**GIVEN TASK**
Filter the records below down to every line that contains the word "facade", and copy each of those lines in full.

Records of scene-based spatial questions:
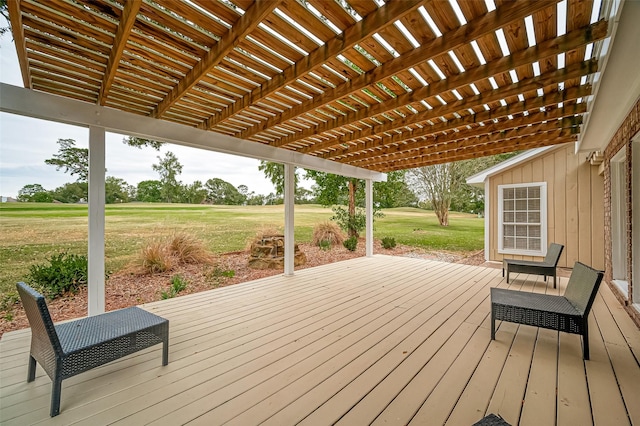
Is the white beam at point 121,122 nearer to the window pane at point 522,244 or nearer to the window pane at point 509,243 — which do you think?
the window pane at point 509,243

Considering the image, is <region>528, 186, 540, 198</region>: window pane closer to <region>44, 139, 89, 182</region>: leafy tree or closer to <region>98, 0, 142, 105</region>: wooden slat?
<region>98, 0, 142, 105</region>: wooden slat

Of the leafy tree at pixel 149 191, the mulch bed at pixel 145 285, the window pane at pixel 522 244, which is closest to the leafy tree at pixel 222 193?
the leafy tree at pixel 149 191

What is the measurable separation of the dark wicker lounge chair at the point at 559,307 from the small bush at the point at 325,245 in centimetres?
608

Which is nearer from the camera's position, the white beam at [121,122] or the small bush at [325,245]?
the white beam at [121,122]

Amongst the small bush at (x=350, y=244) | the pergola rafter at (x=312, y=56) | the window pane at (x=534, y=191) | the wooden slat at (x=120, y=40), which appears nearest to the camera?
→ the wooden slat at (x=120, y=40)

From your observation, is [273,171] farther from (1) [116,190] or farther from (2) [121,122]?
(2) [121,122]

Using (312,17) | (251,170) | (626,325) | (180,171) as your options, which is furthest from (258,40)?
(251,170)

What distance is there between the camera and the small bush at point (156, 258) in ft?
18.3

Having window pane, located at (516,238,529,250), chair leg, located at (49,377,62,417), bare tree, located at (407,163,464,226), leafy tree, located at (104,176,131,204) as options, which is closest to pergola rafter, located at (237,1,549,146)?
chair leg, located at (49,377,62,417)

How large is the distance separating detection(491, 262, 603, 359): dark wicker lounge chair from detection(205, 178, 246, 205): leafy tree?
7.09 meters

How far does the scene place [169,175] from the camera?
6816 millimetres

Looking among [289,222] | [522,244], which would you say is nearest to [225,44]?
[289,222]

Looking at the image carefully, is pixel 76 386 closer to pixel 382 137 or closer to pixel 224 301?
pixel 224 301

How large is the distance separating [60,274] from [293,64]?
4.71 m
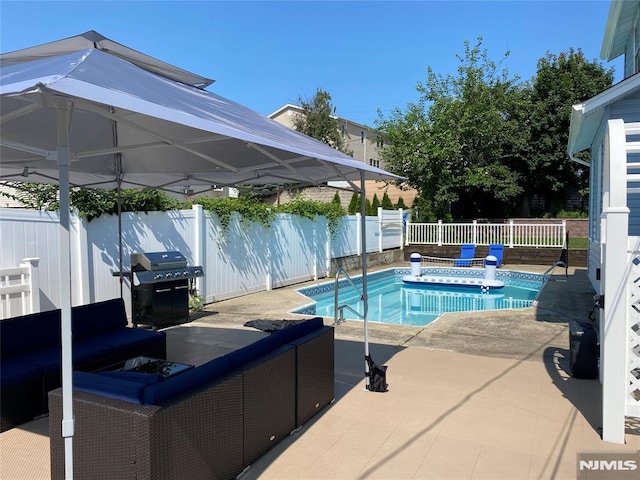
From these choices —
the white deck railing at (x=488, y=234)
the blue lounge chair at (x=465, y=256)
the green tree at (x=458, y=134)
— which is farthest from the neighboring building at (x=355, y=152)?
the blue lounge chair at (x=465, y=256)

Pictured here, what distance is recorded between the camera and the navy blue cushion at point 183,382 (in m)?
2.46

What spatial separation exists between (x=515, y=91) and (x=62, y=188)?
25.7 metres

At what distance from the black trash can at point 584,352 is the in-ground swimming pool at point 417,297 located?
4.79m

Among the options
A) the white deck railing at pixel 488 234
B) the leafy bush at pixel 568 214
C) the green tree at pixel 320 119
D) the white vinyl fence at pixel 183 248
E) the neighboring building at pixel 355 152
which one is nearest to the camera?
the white vinyl fence at pixel 183 248

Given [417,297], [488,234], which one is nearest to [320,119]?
[488,234]

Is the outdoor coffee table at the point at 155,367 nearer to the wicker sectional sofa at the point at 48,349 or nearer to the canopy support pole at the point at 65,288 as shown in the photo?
the wicker sectional sofa at the point at 48,349

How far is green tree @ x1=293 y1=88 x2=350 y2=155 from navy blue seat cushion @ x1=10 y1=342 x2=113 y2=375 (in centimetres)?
2494

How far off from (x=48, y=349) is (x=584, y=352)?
555cm

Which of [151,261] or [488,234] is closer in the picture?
[151,261]

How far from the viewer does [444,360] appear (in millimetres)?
5723

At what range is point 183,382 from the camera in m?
2.66

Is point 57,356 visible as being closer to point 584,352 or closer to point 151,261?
point 151,261

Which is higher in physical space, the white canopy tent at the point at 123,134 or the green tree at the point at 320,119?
the green tree at the point at 320,119

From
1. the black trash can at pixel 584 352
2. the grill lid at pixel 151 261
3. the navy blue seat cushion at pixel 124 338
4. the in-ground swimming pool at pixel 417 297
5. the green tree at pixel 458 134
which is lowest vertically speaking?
the in-ground swimming pool at pixel 417 297
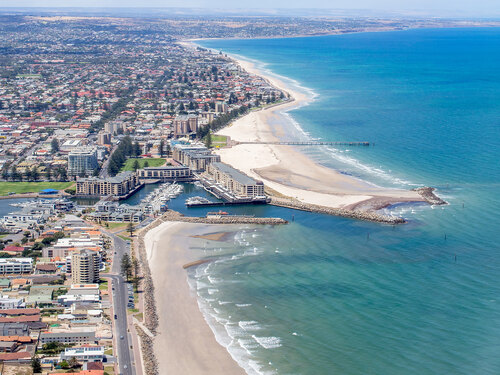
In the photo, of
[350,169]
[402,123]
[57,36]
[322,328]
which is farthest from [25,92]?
[57,36]

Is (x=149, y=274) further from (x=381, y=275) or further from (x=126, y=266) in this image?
(x=381, y=275)

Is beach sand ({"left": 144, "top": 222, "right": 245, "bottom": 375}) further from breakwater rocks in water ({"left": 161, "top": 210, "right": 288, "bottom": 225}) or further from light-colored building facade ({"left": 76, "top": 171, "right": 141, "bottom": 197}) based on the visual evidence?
light-colored building facade ({"left": 76, "top": 171, "right": 141, "bottom": 197})

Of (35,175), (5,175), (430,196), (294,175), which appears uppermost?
(430,196)

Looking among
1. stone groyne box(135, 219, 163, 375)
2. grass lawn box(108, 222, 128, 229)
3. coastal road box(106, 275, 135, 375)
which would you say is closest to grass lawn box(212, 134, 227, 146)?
grass lawn box(108, 222, 128, 229)

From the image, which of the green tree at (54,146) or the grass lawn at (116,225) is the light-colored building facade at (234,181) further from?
the green tree at (54,146)

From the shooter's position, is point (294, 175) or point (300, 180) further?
point (294, 175)

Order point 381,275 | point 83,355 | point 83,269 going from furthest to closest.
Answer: point 381,275 → point 83,269 → point 83,355

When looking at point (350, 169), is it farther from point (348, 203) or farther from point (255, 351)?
point (255, 351)

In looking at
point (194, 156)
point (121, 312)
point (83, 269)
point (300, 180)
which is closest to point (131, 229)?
point (83, 269)
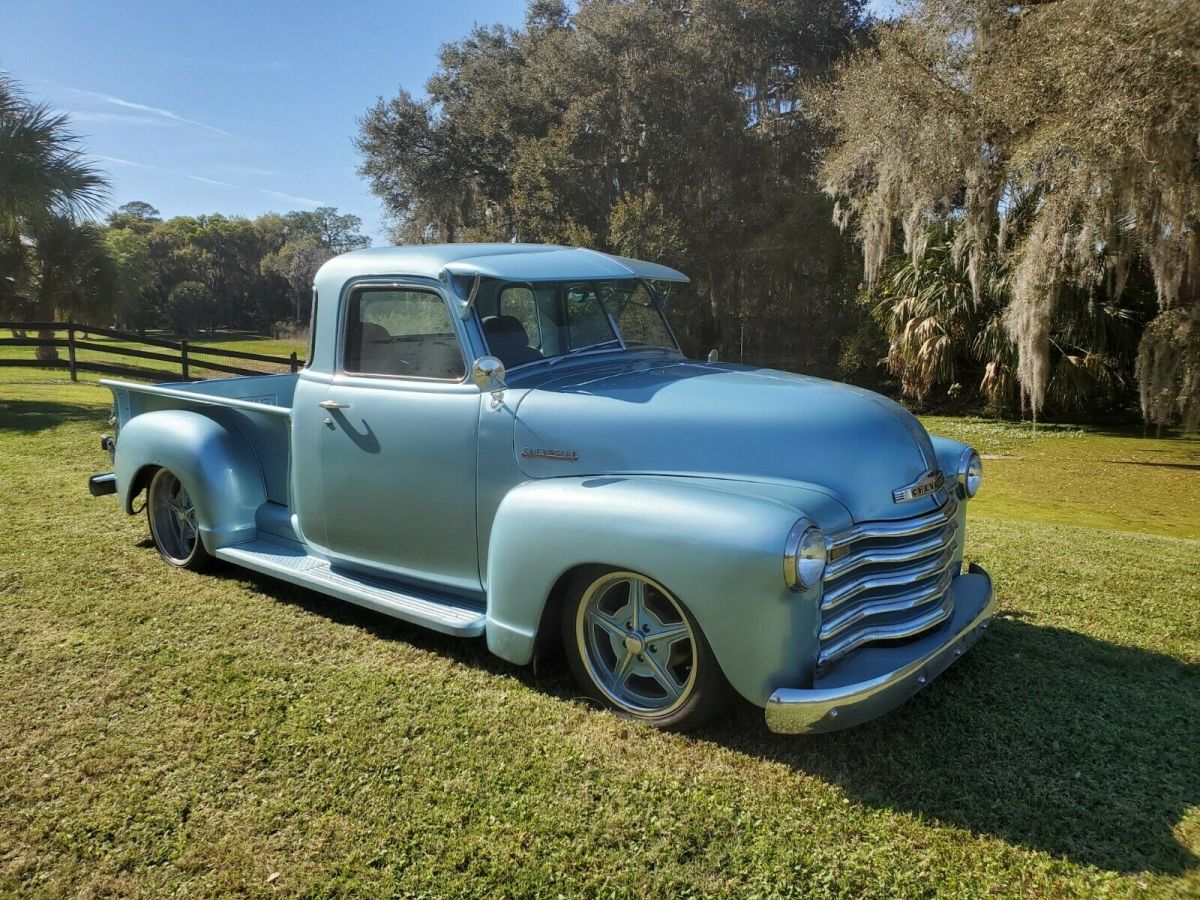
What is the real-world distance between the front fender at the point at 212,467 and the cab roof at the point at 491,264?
1314 mm

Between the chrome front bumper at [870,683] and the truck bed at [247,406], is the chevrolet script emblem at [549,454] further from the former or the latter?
the truck bed at [247,406]

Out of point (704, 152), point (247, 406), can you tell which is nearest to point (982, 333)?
point (704, 152)

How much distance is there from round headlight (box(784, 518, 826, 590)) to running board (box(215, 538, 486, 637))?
1590mm

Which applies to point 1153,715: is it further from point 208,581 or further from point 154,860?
point 208,581

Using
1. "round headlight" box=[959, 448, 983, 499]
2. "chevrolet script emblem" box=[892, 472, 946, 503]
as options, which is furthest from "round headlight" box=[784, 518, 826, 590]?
"round headlight" box=[959, 448, 983, 499]

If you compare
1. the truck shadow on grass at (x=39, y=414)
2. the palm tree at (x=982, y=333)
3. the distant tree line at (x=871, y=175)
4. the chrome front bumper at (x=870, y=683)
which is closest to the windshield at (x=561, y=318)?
the chrome front bumper at (x=870, y=683)

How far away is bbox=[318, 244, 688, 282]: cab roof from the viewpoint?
14.1ft

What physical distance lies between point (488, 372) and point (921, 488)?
194 cm

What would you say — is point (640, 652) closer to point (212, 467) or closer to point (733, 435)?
point (733, 435)

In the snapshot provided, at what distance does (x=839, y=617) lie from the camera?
3.35 metres

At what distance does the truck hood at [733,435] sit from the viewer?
140 inches

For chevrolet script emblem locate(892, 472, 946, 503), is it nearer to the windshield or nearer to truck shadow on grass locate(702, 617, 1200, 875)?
truck shadow on grass locate(702, 617, 1200, 875)

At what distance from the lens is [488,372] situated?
13.2ft

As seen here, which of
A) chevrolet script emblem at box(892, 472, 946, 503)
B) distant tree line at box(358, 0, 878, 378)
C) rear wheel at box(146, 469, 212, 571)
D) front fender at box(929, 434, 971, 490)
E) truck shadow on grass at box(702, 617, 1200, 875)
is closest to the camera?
truck shadow on grass at box(702, 617, 1200, 875)
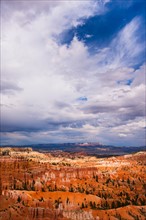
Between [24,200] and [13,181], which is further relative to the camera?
[13,181]

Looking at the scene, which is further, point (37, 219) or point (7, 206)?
point (7, 206)

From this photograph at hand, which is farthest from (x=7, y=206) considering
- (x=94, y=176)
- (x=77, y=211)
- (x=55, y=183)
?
(x=94, y=176)

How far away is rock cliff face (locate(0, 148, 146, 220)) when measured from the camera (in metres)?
116

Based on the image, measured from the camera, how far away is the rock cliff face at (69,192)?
4577 inches

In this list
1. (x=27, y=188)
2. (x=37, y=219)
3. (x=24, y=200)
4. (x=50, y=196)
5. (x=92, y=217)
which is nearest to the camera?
(x=37, y=219)

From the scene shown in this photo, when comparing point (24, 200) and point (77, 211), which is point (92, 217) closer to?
point (77, 211)

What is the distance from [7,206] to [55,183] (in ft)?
153

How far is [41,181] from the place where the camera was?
159875mm

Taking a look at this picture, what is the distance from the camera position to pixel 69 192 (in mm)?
148125

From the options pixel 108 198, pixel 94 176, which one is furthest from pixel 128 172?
pixel 108 198

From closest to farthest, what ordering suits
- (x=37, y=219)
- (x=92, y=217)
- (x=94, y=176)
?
(x=37, y=219), (x=92, y=217), (x=94, y=176)

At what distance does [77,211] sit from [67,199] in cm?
1790

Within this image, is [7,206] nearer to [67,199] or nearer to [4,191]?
[4,191]

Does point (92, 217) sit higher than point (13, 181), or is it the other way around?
point (13, 181)
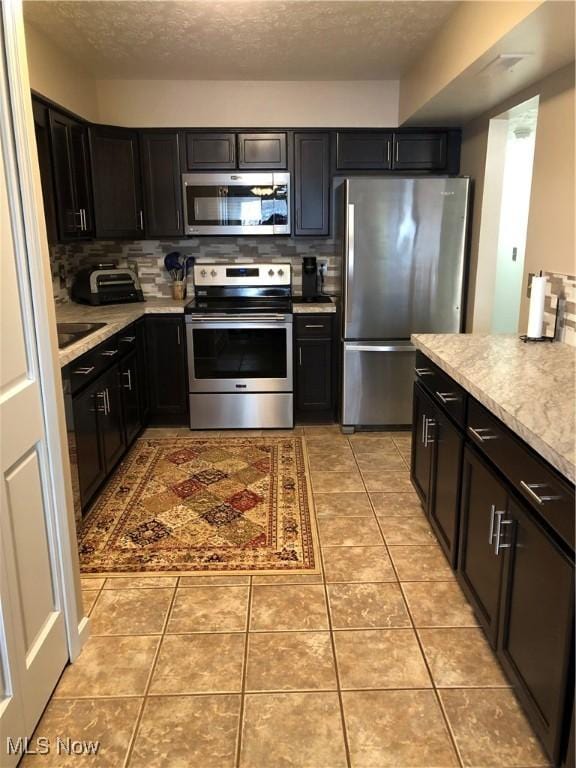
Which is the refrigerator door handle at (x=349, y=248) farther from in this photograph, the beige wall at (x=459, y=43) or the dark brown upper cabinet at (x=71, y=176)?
the dark brown upper cabinet at (x=71, y=176)

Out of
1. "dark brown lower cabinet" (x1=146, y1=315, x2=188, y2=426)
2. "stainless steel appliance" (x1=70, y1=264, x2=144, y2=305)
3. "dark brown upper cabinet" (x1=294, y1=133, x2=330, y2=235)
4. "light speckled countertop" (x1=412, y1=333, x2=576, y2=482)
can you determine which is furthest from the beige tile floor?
"dark brown upper cabinet" (x1=294, y1=133, x2=330, y2=235)

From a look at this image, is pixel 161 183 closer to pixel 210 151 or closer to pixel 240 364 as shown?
pixel 210 151

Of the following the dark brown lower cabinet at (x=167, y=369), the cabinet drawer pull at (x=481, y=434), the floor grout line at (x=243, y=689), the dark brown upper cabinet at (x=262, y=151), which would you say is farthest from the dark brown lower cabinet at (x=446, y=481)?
the dark brown upper cabinet at (x=262, y=151)

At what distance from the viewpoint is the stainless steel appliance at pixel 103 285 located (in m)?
4.07

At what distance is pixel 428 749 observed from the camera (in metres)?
1.58

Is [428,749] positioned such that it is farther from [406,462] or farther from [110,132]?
[110,132]

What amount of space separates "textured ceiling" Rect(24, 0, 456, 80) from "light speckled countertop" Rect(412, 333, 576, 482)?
1.64 m

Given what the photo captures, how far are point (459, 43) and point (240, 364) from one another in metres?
2.32

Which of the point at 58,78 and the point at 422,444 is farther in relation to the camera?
the point at 58,78

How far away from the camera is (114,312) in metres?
3.80

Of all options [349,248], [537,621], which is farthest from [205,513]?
[349,248]

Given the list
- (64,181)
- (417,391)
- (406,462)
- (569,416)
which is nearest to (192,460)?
(406,462)

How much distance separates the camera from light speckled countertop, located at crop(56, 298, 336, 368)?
3100 millimetres

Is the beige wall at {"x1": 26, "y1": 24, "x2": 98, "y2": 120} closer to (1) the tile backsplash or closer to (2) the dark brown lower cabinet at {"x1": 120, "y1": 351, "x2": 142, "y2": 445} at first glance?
(1) the tile backsplash
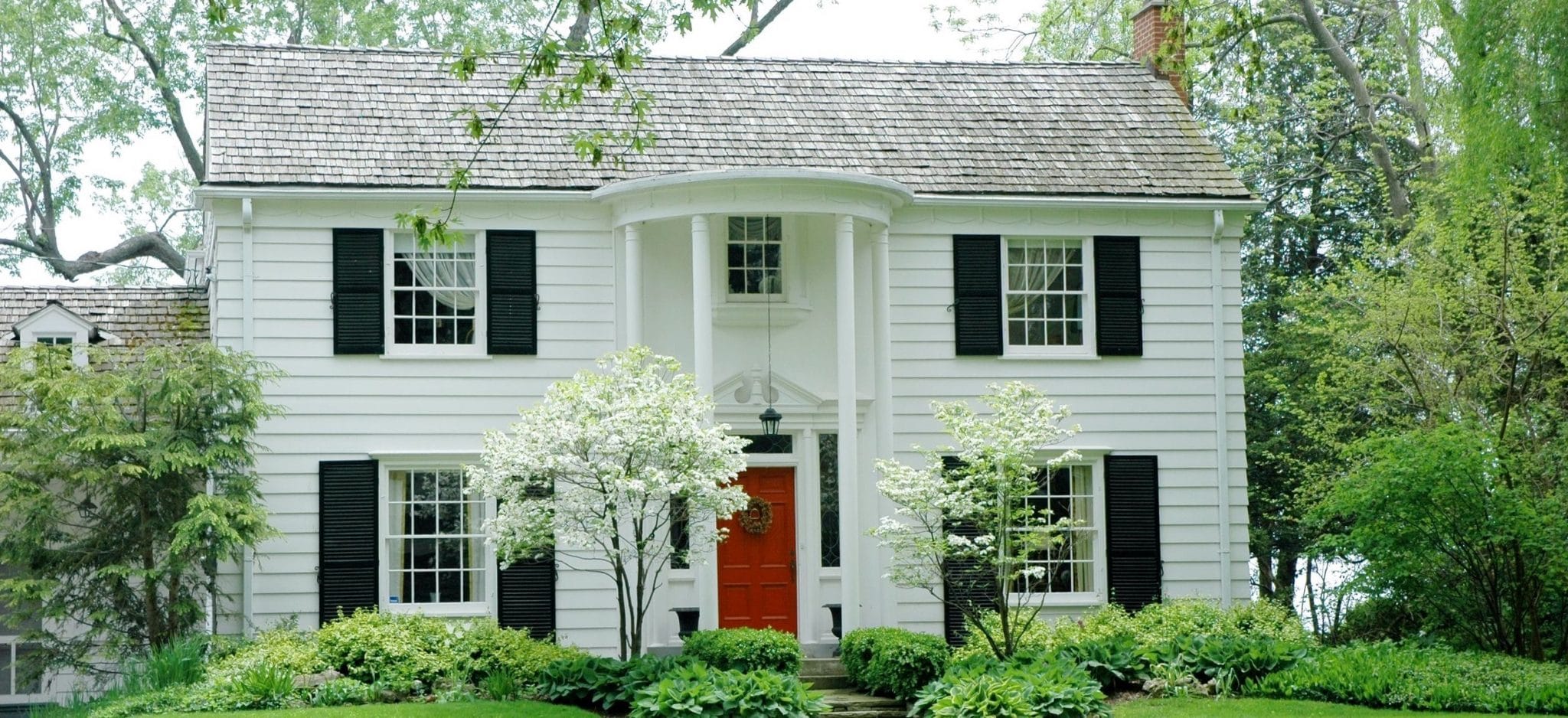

**THE REPLY**
Is beach sand ({"left": 144, "top": 222, "right": 245, "bottom": 375}) further from breakwater rocks in water ({"left": 161, "top": 210, "right": 288, "bottom": 225}) or further from light-colored building facade ({"left": 76, "top": 171, "right": 141, "bottom": 197}) based on the visual evidence?
light-colored building facade ({"left": 76, "top": 171, "right": 141, "bottom": 197})
From the image, which of the green tree at (54,146) or the grass lawn at (116,225) is the light-colored building facade at (234,181) further from?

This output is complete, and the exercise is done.